Copy each of the following items word for word, without any changes.

-- TASK INPUTS start --

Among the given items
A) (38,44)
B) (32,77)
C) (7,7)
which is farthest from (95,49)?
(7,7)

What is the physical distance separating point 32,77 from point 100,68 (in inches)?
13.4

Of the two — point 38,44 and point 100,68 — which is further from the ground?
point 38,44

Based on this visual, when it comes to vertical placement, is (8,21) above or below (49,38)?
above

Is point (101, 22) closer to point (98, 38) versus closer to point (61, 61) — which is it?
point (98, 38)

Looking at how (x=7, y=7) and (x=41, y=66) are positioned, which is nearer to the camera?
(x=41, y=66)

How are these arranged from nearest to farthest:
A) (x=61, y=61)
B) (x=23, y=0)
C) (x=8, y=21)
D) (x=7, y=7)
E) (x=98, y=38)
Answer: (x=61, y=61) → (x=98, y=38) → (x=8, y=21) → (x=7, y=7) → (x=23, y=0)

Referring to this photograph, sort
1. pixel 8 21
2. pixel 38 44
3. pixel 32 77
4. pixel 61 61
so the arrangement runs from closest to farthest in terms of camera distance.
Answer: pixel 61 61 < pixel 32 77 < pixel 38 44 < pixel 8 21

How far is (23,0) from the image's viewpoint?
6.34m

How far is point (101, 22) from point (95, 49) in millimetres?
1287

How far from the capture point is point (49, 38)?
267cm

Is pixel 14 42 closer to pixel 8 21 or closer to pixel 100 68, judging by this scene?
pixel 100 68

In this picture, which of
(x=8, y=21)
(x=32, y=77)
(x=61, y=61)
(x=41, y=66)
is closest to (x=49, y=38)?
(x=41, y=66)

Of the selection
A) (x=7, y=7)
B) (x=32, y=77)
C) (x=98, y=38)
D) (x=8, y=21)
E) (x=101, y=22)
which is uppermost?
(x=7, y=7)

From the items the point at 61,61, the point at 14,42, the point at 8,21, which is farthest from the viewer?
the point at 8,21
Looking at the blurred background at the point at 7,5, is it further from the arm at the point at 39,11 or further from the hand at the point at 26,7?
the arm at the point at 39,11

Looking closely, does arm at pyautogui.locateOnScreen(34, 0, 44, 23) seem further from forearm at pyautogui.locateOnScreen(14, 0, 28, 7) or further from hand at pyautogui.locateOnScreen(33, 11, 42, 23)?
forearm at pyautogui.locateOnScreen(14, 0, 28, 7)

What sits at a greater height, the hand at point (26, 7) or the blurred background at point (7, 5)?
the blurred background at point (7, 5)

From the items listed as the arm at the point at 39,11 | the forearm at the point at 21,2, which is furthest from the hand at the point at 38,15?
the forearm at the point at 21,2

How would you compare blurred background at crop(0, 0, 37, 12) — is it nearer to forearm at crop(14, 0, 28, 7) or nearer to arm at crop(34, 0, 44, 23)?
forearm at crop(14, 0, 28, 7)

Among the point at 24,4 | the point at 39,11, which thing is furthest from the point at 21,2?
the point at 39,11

-- TASK INPUTS end --

## IN RESPONSE
Among the given items
A) (38,44)
B) (32,77)
C) (7,7)
which is farthest from (95,49)?
(7,7)

What is the physical distance separating point 32,77 from point 100,68 (in inches)?
13.4

Of the two — point 38,44 and point 100,68 — which is further from the ground?
point 38,44

Based on this visual, when it comes to vertical placement, is (8,21) above or below (49,38)?
above

Is point (101, 22) closer to point (98, 38) versus closer to point (61, 61) — which is it?
point (98, 38)

Looking at how (x=7, y=7) and (x=41, y=66) are positioned, which is nearer to the camera?
(x=41, y=66)

How are these arranged from nearest to farthest:
A) (x=61, y=61)
B) (x=23, y=0)
C) (x=8, y=21)
D) (x=7, y=7)
E) (x=98, y=38)
Answer: (x=61, y=61) → (x=98, y=38) → (x=8, y=21) → (x=7, y=7) → (x=23, y=0)

Referring to this photograph, sort
1. pixel 8 21
2. pixel 38 44
3. pixel 32 77
4. pixel 61 61
so the arrangement runs from closest to farthest in terms of camera distance.
Answer: pixel 61 61 < pixel 32 77 < pixel 38 44 < pixel 8 21

How far is (23,0) from the image's viewpoint?
6.34m

How far is point (101, 22) from point (95, 49) in millimetres?
1287

How far from the capture point is point (49, 38)?
267cm

Is pixel 14 42 closer to pixel 8 21 or closer to pixel 100 68, judging by this scene?
pixel 100 68

In this picture, which of
(x=8, y=21)
(x=32, y=77)
(x=61, y=61)
(x=41, y=66)
is closest to (x=49, y=38)?
(x=41, y=66)

Of the selection
A) (x=7, y=7)
B) (x=32, y=77)
C) (x=98, y=38)
D) (x=8, y=21)
E) (x=101, y=22)
which is uppermost?
(x=7, y=7)

From the items the point at 61,61, the point at 14,42, the point at 8,21, which is farthest from the viewer?
the point at 8,21
Looking at the blurred background at the point at 7,5, is it further from the arm at the point at 39,11 or further from the hand at the point at 26,7?
the arm at the point at 39,11

Looking closely, does arm at pyautogui.locateOnScreen(34, 0, 44, 23) seem further from forearm at pyautogui.locateOnScreen(14, 0, 28, 7) or further from hand at pyautogui.locateOnScreen(33, 11, 42, 23)?
forearm at pyautogui.locateOnScreen(14, 0, 28, 7)

What sits at a greater height, the hand at point (26, 7) or the blurred background at point (7, 5)?
the blurred background at point (7, 5)

From the items listed as the arm at the point at 39,11 | the forearm at the point at 21,2, which is furthest from the hand at the point at 38,15?
the forearm at the point at 21,2

How would you compare blurred background at crop(0, 0, 37, 12) — is it nearer to forearm at crop(14, 0, 28, 7) or nearer to arm at crop(34, 0, 44, 23)?
forearm at crop(14, 0, 28, 7)

Among the point at 24,4 | the point at 39,11, which thing is furthest from the point at 21,2?
the point at 39,11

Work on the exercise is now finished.